Over the past twenty years, the Joseph Plaskett and the Nancy Petry Foundations have supported emerging Canadian painters by giving them the opportunity to live, create artwork and/or travel overseas. To see the variety of projects, residencies and experiences that were made possible with these awards, please take a look at the testimonials below.
A big thank you to the award recipients for sharing these inspiring photos and words with us!
Michelle Peraza – 2022 Petry Award Recipient
I am incredibly honoured and humbled to have joined the list of incredible painters who have won the Nancy Petry Award. I am eternally grateful to Nancy Petry and the Petry and Plaskett Foundations for their support and the opportunity I had to live, research, and paint in Spain. It has been transformative in ways I am only beginning to unpack.

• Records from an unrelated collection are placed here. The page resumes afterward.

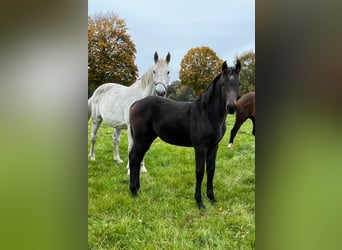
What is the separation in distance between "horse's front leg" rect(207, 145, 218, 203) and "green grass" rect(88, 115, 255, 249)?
18 mm

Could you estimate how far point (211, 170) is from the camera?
1280 millimetres

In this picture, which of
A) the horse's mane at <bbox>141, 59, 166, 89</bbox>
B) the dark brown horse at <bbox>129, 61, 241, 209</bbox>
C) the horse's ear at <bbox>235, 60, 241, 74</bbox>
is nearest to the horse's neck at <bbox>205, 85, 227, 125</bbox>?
the dark brown horse at <bbox>129, 61, 241, 209</bbox>

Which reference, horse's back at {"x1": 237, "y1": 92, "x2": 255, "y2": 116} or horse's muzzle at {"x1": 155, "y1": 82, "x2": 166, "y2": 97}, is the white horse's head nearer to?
horse's muzzle at {"x1": 155, "y1": 82, "x2": 166, "y2": 97}

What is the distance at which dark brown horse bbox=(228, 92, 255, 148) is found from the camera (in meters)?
1.22

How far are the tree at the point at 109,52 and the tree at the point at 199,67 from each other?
0.71 ft

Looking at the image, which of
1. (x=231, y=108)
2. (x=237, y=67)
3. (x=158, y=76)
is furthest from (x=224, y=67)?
(x=158, y=76)

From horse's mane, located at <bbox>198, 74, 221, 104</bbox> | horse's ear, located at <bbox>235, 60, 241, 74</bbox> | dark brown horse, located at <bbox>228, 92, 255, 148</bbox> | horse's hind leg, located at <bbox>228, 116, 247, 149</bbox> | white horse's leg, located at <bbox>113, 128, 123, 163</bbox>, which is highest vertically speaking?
horse's ear, located at <bbox>235, 60, 241, 74</bbox>

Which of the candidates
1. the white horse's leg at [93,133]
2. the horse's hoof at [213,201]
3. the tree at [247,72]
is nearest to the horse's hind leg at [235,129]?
the tree at [247,72]
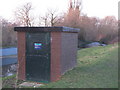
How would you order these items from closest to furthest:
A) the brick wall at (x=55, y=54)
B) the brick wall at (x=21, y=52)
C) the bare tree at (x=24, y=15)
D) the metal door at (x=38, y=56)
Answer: the brick wall at (x=55, y=54) < the metal door at (x=38, y=56) < the brick wall at (x=21, y=52) < the bare tree at (x=24, y=15)

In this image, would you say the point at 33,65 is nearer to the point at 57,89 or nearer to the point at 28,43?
the point at 28,43

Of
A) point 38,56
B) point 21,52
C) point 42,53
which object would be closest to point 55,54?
point 42,53

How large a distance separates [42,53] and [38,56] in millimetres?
202

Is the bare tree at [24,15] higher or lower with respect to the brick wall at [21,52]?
higher

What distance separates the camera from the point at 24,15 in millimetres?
34969

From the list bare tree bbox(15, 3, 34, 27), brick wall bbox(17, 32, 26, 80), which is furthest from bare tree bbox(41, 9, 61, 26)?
brick wall bbox(17, 32, 26, 80)

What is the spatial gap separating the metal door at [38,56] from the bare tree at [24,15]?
26.9m

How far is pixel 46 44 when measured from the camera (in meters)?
6.11

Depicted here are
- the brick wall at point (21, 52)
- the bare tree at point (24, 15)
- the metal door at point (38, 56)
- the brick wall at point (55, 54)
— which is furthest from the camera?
the bare tree at point (24, 15)

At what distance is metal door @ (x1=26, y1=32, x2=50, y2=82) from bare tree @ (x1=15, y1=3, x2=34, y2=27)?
2694 cm

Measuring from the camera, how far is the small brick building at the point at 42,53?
601 centimetres

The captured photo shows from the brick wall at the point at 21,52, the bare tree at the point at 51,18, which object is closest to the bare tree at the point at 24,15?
the bare tree at the point at 51,18

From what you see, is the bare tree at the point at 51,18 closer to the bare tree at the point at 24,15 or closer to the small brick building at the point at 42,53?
the bare tree at the point at 24,15

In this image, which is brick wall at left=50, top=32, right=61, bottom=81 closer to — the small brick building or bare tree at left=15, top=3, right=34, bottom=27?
the small brick building
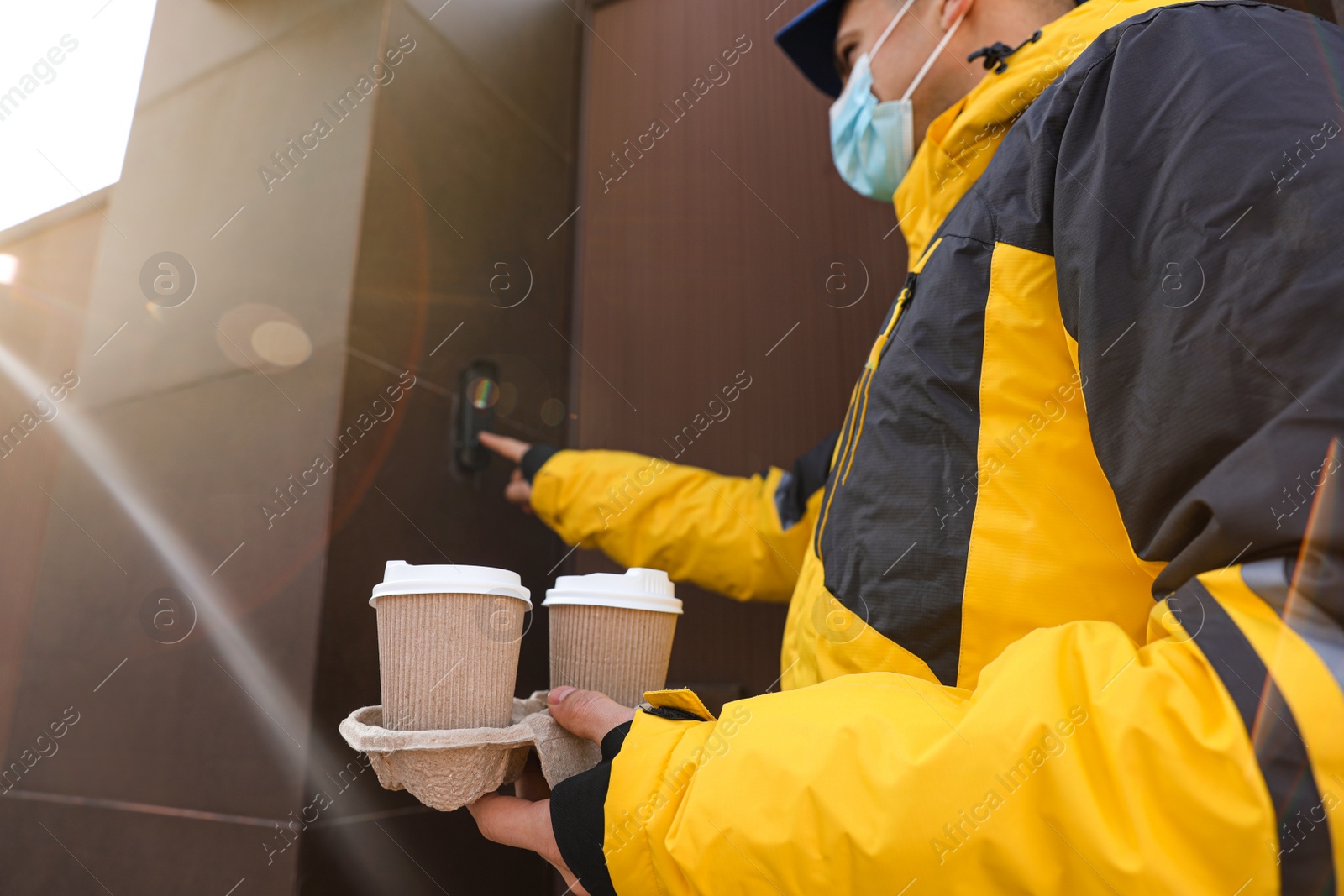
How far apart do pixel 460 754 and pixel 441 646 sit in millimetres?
104

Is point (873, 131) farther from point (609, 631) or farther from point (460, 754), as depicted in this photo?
point (460, 754)

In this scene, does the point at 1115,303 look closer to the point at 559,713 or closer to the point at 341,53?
the point at 559,713

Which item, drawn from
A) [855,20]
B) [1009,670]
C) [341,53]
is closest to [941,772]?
[1009,670]

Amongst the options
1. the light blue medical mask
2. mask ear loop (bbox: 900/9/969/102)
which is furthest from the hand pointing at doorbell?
mask ear loop (bbox: 900/9/969/102)

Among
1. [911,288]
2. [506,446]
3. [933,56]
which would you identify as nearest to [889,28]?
[933,56]

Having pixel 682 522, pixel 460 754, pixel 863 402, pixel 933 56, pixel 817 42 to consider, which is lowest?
pixel 682 522

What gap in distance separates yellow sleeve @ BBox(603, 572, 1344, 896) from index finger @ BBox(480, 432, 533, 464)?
1.02 metres

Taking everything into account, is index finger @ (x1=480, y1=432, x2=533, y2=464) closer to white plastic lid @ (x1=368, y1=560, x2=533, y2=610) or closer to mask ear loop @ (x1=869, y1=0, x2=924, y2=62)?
white plastic lid @ (x1=368, y1=560, x2=533, y2=610)

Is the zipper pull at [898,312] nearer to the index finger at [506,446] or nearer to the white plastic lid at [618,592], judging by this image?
the white plastic lid at [618,592]

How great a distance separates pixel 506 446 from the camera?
1.57m

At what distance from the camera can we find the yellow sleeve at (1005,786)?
433 mm

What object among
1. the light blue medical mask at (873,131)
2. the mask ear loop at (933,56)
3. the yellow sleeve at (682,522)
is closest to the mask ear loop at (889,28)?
the light blue medical mask at (873,131)

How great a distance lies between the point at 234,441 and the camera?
1.38 m

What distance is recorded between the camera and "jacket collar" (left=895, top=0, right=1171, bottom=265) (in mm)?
795
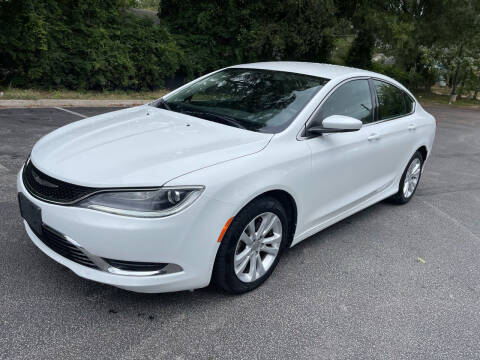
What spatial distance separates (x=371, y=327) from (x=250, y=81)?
2.37 meters

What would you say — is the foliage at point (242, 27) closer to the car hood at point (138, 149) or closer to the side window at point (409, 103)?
the side window at point (409, 103)

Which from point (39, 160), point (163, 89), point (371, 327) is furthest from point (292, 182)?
point (163, 89)

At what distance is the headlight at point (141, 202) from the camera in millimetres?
2604

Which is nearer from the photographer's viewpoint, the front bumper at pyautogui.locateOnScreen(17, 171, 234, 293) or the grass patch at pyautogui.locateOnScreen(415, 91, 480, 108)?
the front bumper at pyautogui.locateOnScreen(17, 171, 234, 293)

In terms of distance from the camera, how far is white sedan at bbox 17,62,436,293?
2.63 m

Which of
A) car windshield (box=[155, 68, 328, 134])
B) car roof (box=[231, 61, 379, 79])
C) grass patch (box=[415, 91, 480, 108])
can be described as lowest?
grass patch (box=[415, 91, 480, 108])

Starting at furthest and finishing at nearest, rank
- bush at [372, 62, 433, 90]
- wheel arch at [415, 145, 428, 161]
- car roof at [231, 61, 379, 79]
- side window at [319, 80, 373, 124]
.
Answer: bush at [372, 62, 433, 90] → wheel arch at [415, 145, 428, 161] → car roof at [231, 61, 379, 79] → side window at [319, 80, 373, 124]

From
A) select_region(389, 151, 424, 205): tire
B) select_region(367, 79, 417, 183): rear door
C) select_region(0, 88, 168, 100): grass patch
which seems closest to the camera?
select_region(367, 79, 417, 183): rear door

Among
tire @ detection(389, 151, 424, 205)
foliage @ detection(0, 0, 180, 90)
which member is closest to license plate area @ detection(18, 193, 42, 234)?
tire @ detection(389, 151, 424, 205)

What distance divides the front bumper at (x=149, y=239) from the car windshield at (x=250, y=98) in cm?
105

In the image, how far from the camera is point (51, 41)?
11.4 metres

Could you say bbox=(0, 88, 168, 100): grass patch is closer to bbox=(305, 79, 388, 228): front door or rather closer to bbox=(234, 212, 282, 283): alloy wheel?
bbox=(305, 79, 388, 228): front door

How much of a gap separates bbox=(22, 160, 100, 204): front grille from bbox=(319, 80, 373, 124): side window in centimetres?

Photo credit: Michelle Peraza
Spending most of my time in Madrid, I was also able to travel to Bilbao, Burgos, Zaragoza, Teruel, Valencia, Barcelona, and Sevilla. Beginning my journey at the Guggenheim Museum Bilbao, I went on to visit countless other museums, basilicas, and cathedrals, and most importantly for my research, visited the Prado Museum several times.
As a Canadian LatinX visual artist exploring the complexity of the contemporary LatinX experience and the role of painting itself in promulgating colonial ideas, my trip to Spain was incredibly fruitful.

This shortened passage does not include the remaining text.